La Agencia de Seguridad Alimentaria, recientemente aprobada, corre el riesgo, según César Nombela, de “burocratizarse en exceso”. Visto el reglamento, señala, “todo indica que va a ser un organismo que va a precisar de gestores muy decididos y comprometidos”, capacidades a las que el experto añade como necesaria “mucha autoridad científica” para manejar con eficacia todo lo que refiera a seguridad alimentaria. Tanto en la gestión del día a día como en la de emergencias.
“La Agencia de Seguridad Alimentaria debe contar con alguien que dé la cara y que asuma la autoridad cuando sea necesario”
Nombela ve en la estructura predefinida “muchísimos comités integrados por muchísimas personas”. No vislumbra, en cambio, una figura con la suficiente capacidad ejecutiva que pueda asegurar una rápida intervención. “Espero que el diseño y el funcionamiento lo eviten”, añade, “pero a tenor de lo publicado ese peligro existe”. Una forma de subsanarlo sería “designar personas con prestigio y capacidad suficientes”. Algo así como un director ejecutivo.

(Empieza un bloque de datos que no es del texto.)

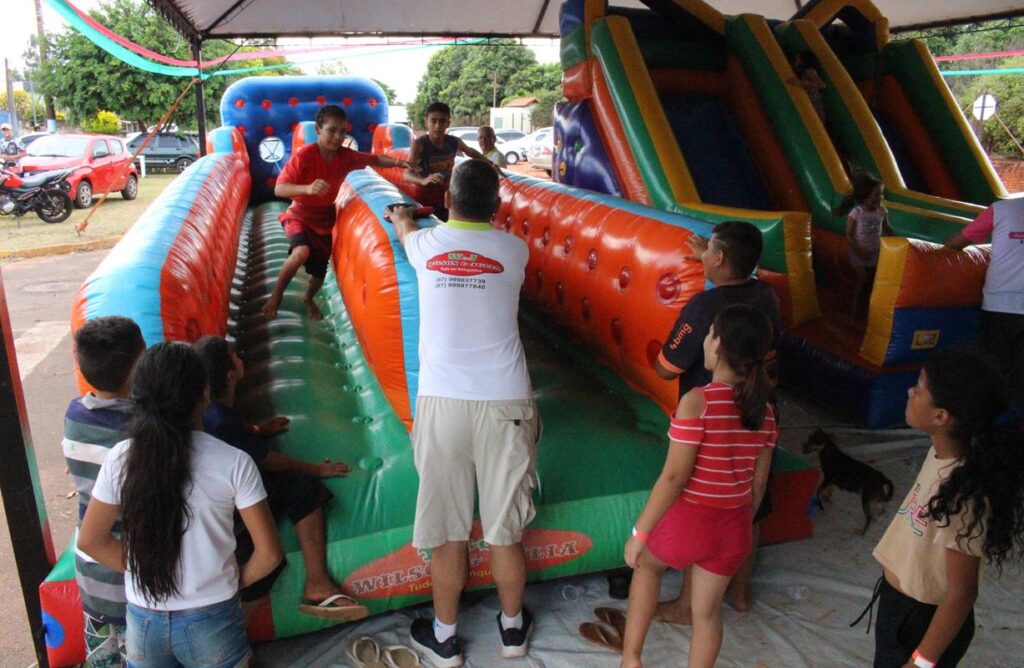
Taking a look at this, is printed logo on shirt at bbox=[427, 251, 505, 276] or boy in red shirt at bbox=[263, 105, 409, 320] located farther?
boy in red shirt at bbox=[263, 105, 409, 320]

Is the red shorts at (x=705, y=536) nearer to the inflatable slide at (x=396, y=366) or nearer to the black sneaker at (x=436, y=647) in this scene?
the inflatable slide at (x=396, y=366)

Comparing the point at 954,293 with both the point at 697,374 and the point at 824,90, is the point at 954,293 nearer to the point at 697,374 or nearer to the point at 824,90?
the point at 697,374

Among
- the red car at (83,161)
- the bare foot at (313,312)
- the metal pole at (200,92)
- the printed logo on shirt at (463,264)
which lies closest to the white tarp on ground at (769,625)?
the printed logo on shirt at (463,264)

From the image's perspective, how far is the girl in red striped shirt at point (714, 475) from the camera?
178 centimetres

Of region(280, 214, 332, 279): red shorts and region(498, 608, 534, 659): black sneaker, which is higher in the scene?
region(280, 214, 332, 279): red shorts

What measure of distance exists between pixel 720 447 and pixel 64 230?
11.1 m

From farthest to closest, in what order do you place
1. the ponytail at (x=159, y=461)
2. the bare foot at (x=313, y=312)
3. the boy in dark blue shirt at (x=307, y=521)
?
the bare foot at (x=313, y=312) < the boy in dark blue shirt at (x=307, y=521) < the ponytail at (x=159, y=461)

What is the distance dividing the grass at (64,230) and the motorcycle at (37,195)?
17cm

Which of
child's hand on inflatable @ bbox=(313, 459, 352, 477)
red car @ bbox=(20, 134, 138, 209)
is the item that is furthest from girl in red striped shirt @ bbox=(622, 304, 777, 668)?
red car @ bbox=(20, 134, 138, 209)

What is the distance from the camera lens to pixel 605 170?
4676mm

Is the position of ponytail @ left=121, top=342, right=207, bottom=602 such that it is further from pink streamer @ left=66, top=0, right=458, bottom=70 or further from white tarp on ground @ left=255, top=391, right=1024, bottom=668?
pink streamer @ left=66, top=0, right=458, bottom=70

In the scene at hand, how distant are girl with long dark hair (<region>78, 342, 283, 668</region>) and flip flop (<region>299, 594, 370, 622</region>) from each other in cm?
48

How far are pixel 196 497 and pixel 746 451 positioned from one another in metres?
1.28

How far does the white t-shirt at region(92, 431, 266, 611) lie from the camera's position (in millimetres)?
1594
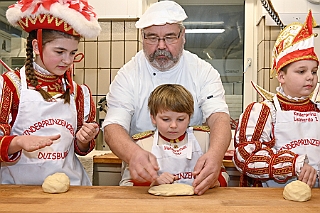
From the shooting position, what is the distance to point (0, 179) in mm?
1525

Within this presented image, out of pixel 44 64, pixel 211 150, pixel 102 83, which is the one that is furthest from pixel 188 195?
pixel 102 83

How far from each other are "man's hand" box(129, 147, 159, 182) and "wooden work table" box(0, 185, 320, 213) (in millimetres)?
52

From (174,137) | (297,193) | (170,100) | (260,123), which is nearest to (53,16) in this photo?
(170,100)

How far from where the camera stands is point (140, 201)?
3.70ft

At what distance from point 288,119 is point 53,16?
969 mm

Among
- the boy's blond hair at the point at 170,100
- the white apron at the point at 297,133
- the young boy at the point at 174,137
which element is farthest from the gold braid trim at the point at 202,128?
the white apron at the point at 297,133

“Hay que pedir que los gestores acierten en articular la Agencia con la mayor eficacia y que no se pierda efectividad por un excesivo número de comités”, dice. Y si se detecta que no funciona o que no es suficientemente ágil, “cambiar lo que no funcione”.La Agencia, opina, es “la mejor herramienta” para que sucesos como el del aceite tóxico o el de las vacas locas puedan prevenirse mejor o, en el peor de los casos, puedan minimizarse sus efectos. Pero para ello, insiste, debe haber una autoridad encargada, alguien “que dé la cara” y que responda con argumentos científicos. Alguien que, por otra parte, sea capaz de “proyectar a las administraciones” respuestas que ayuden a tomar decisiones de carácter ejecutivo y, llegado el caso, legislativo.La figura que propone Nombela guarda paralelismo con la que él mismo ejerció como presidente del Consejo Superior de Investigaciones Científicas (CSIC) durante el desastre ecológico de Doñana. El papel que ejerció la cúpula del CSIC fue, a su entender, clave para el inicio inmediato de evaluaciones científicas que delimitaran riesgos reales y futuros, así como para mantener informada a la sociedad. La experiencia vivida por el propio investigador durante el síndrome del aceite tóxico, fue clave para que decidiera actuar de esta forma.